_Material provided_.
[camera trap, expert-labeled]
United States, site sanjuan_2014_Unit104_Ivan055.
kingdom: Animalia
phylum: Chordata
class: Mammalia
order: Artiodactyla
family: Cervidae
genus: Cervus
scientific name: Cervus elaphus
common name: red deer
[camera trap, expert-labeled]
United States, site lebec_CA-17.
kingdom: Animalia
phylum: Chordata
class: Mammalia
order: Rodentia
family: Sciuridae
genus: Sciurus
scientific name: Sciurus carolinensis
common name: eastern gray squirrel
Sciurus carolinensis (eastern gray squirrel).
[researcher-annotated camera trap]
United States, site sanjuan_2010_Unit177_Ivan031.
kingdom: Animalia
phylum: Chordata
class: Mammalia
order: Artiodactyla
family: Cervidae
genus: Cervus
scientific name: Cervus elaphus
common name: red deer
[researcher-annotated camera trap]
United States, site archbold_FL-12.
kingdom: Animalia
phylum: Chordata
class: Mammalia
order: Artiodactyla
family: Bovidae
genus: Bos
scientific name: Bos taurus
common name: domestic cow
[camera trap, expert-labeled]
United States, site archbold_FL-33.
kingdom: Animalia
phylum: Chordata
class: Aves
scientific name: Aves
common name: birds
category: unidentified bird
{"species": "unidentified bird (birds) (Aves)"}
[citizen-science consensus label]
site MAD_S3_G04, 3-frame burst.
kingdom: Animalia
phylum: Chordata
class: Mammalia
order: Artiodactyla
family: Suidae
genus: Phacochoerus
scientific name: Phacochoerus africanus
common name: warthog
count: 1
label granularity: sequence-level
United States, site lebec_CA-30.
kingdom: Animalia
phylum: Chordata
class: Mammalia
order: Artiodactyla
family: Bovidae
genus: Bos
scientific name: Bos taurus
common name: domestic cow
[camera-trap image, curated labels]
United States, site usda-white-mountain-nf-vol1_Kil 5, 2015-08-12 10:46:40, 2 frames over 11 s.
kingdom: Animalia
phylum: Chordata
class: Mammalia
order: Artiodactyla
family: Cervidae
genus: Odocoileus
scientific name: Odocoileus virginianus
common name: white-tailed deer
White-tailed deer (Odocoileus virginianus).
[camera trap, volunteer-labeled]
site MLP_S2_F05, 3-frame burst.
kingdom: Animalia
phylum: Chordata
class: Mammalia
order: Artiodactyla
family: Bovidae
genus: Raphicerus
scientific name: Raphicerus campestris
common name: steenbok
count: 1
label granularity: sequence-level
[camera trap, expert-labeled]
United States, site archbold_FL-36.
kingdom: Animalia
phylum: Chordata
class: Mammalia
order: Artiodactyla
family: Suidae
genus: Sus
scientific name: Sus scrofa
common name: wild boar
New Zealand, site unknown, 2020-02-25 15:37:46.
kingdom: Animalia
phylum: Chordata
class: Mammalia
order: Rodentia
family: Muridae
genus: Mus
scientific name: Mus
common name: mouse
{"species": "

_Your goal_. Retype, without changes, the lines from the line holding "scientific name: Sus scrofa" to the end of the data, both ends included.

_Response to the exercise_.
scientific name: Sus scrofa
common name: wild boar
New Zealand, site unknown, 2020-02-25 15:37:46.
kingdom: Animalia
phylum: Chordata
class: Mammalia
order: Rodentia
family: Muridae
genus: Mus
scientific name: Mus
common name: mouse
{"species": "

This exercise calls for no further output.